[WHIMSICAL MUSIC] So I guess the first question I have is around data integrity and validation rules, techniques, et cetera. And I get the intent-- you know, ensuring data remains accurate and consistent across this life cycle, et cetera.
Well, I would think if you're migrating databases from one platform to another or within the platform, you absolutely want to maintain the consistency. So I think the first thing you need to know is, are you fully aware of the validations and integrity checks that are in place? So that exists in a number of different places-- potentially, some of it may exist in the database. Some of it may exist in the application code.

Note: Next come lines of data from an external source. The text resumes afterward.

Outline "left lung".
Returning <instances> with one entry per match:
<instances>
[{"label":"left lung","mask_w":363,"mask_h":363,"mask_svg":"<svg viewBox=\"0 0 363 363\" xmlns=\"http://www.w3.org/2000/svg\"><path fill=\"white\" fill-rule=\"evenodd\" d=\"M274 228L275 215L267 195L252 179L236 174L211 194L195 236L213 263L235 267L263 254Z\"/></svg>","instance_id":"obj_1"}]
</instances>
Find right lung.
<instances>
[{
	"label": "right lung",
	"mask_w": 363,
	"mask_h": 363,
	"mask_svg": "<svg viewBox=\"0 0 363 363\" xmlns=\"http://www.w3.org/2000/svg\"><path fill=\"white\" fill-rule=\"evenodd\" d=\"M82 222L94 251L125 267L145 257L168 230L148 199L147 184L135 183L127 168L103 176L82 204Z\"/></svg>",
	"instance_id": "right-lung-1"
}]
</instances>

One place where it should-- and if you're doing things right in your organization, one place where I guarantee you that it always exists-- would be in a data model for that database, right? Because The whole data modeling process is to really tease out of the business user, what are the business rules behind how data is entered, stored, delivered, managed, things like that?
And you want to be able to understand that both from a business perspective as well as a technical perspective, meaning, how are we implementing that in our database of choice? And that implementation-- there's the crux of it-- may be different from one platform to another. So this is a real key area where I think having a strong data modeling practice will put you ahead of the game.
Now, if you've had a data modeling practice in place, I would assume that you have been documenting this in the data model. Right? That logical model that shows the business needs in terms of validating data and making sure that only appropriate data can be entered into a specific database. And then within that data model, you would actually have that documented.
Let's say right now, that database currently sits in Oracle-- how that's implemented in Oracle, whether they have a mechanism for valid values, those types of things, or stored procedures that they go through and do all of that. So the real key here is to be able to figure out what you have. And if you don't have a data modeling practice in place and you haven't done that, work up front, the data modeling tool can still really help you, because now, you can at least reverse-engineer what exists in your existing instance and pull that logic out of what's been implemented.
Then, I would go back, use that to have a conversation with my partners in the business to make sure that this is still appropriate moving forward in our [? to-be ?] world that we're migrating to, and then be able to leverage the data modeling tool to basically migrate those validation rules to the new platform, because the way it's implemented in Oracle will be very different from how it's implemented in a Postgres or a SQL Server.
So being able to have that, capture that, go through the analysis, make sure that it's correct as it stands or needs to be modified in x, y, z different way, and then being able to model in that environment without actually having to go out and build a database in this new platform and start entering it there, and then leverage the automation that exists in the data modeling tool to be able to forward-engineer those validation rules with integrity, and then use the complete-compare capability to make sure that they've maintained that integrity from where they are today and where you want them to be at the end of this migration.
Danny, I should have called you yesterday. I wasted so many hours looking that up. I completely get that now. Totally. Appreciate it. Like, it really is-- it gets down to clean data, you know?